El dólar oficial volvió a retroceder este jueves y acumuló su tercera baja consecutiva, al alcanzar su valor más bajo en el último mes. En la penúltima rueda hábil de la semana, la divisa estadounidense perdió $10 y cerró a $1.420 para la compra y $1.470 para la venta en las pantallas del Banco Nación.
En el segmento mayorista, el tipo de cambio se ubicó en $1.441, lo que representa un valor 7,2% inferior al techo de la banda cambiaria, actualmente fijado en $1.544,4. Se trata de la brecha más amplia registrada en los últimos dos meses, en un contexto de mayor oferta de divisas y menor presión sobre la demanda.
Durante las primeras ocho ruedas de enero, el Banco Central (BCRA) acumuló compras por U$S515 millones. Sin embargo, este resultado no se tradujo en una suba del dólar, como se esperaba inicialmente. Tampoco impactó en la cotización la ampliación de la banda cambiaria, cuyo techo comenzó a actualizarse este mes en función del último dato de inflación.
Las cotizaciones financieras también acompañaron la tendencia a la baja. El dólar Contado con Liquidación (CCL) cayó 0,93% y cerró a $1.513,28, mientras que el dólar MEP retrocedió 0,66% y finalizó en $1.472,04. En tanto, el dólar blue cedió $5 y terminó la jornada en $1.510.

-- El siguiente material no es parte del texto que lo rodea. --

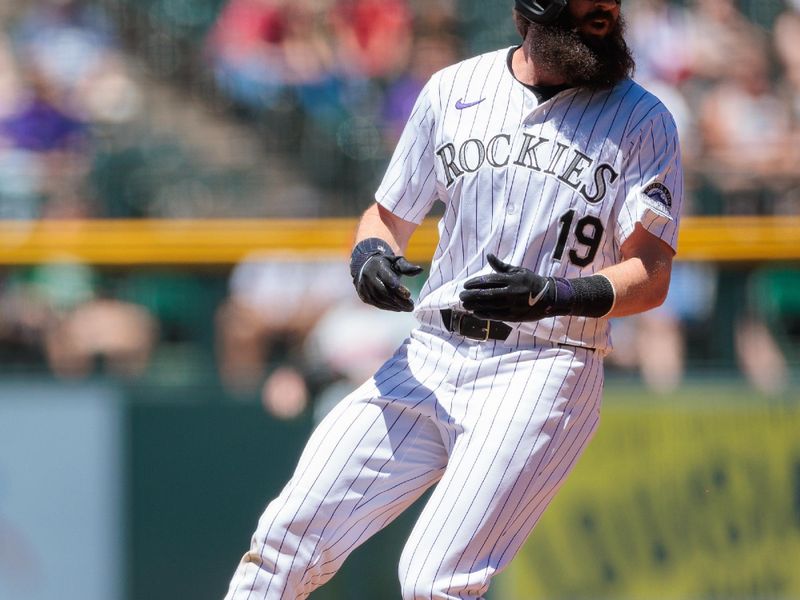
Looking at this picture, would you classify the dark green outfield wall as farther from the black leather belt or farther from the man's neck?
the man's neck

Las razones detrás de la baja del dólar
Entre los factores que explican la caída del dólar se destaca la estrategia del Banco Central de comprar divisas “en bloque”, por fuera del Mercado Único y Libre de Cambios (MULC). De esta manera, la autoridad monetaria adquiere dólares directamente a empresas que deben liquidar divisas, sin restar oferta en un mercado que presenta bajo volumen de operaciones.
A esto se suma una mayor entrada de dólares al país, impulsada por colocaciones realizadas por empresas privadas para financiarse. Según estimaciones del mercado, ingresaron más de U$S1.000 millones, parte de los cuales fueron absorbidos por el BCRA y otra parte aportó liquidez al sistema.
Por último, la demanda de dólares parece haberse estabilizado. Analistas señalan que ya no existen expectativas de un salto cambiario significativo, como ocurría en períodos preelectorales, lo que provocó que la demanda minorista alcanzara un techo hace varios meses y desde entonces muestre una tendencia a la baja.
En este escenario, el mercado cambiario transita jornadas de mayor calma, con un dólar que pierde presión y se mantiene alejado de los máximos registrados a fines de 2024.